Harry Wayne Huizenga was born in the southwest Chicago suburb of Evergreen Park on Dec. 29, 1937, to a family of garbage haulers. He attended Calvin College in Grand Rapids, Michigan, but dropped out and began his own garbage hauling business in Pompano Beach, Florida, in 1962. He would drive a garbage truck from 2 a.m. to noon each day, then shower and go out and solicit new customers in the afternoon.

One customer successfully sued Huizenga, saying that in an argument over a delinquent account, Huizenga injured him by grabbing his testicles — an allegation Huizenga always denied.

“I never did that. The guy was a deputy cop. It was his word against mine, a young kid,” he told Fortune magazine in 1996.

He eventually bought out several competitors, expanding throughout South Florida. In 1968, he merged with the Chicago sanitation company his uncles owned, creating Waste Management Inc., which eventually became the world’s largest trash company. That became his method of operation — becoming the first national player in industries that had been dominated by small and local operations. He resigned from the company in 1984, taking $100 million in stock.

But retirement bored him and he soon began buying dozens of small businesses like hotels and pest control companies. In 1987, a business partner persuaded him to check out Blockbuster, a small chain of video stores. At the time, video stores were mostly locally owned mom-and-pop operations. Huizenga didn’t even own a VCR.

“I had an image of them being dark and dingy and dirty types of adult bookstores,” he told The Miami Herald. “But when I finally saw a Blockbuster store, it opened my mind.”

The stores were clean and carried 10,000 titles, 10 times more than the typical corner video store. He loved the concept and thought it could become the McDonalds of video. He and two partners bought 43 percent of the business for $19 million and he became chairman and president. By 1991, the chain had grown to over 1,800 stores, with one opening every 17 hours, on average.

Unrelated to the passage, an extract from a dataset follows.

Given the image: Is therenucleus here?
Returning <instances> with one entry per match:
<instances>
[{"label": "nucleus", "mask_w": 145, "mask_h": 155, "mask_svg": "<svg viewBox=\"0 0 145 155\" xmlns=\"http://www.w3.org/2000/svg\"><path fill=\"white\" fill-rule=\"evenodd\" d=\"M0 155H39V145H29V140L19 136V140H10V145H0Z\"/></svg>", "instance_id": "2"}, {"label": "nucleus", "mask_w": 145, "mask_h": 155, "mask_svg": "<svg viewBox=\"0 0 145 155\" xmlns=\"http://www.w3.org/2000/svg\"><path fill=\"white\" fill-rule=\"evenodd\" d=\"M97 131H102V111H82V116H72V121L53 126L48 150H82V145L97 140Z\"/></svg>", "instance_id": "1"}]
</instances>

“The whole deal was to move quickly before our competition saw what we were doing and moved in on us,” he told the business magazine FSB in 2003.

In 1994, Viacom bought Blockbuster, then a publicly traded company, for about $8 billion.

In 1995, Huizenga got back into trash hauling by buying Republic Waste Industries Inc. for $27 million. Mergers and acquisitions soon followed. He renamed the company Republic Industries as it branched out, buying Alamo Rent-A-Car and National Car Rental.

Republic, under Huizenga’s leadership, then started AutoNation, a national chain of car dealerships — again, an industry that had been dominated by local and regional ownership. At its peak, AutoNation had about 375 dealerships in 17 states.

Republic Services was spun off in 1998 to control the waste management portion of the portfolio, a sector that had grown to more than $1 billion in annual sales. He remained its chairman until 2002.

Huizenga became a large benefactor of Nova Southeastern University, a private South Florida school where the Dolphins train. Its business school is named after him — even though he never completed college.

In 1960 he married Joyce VanderWagon. Together they had two children, Wayne Jr. and Scott. They divorced in 1966. Wayne married his second wife, Marti Goldsby, in 1972. She died in 2017.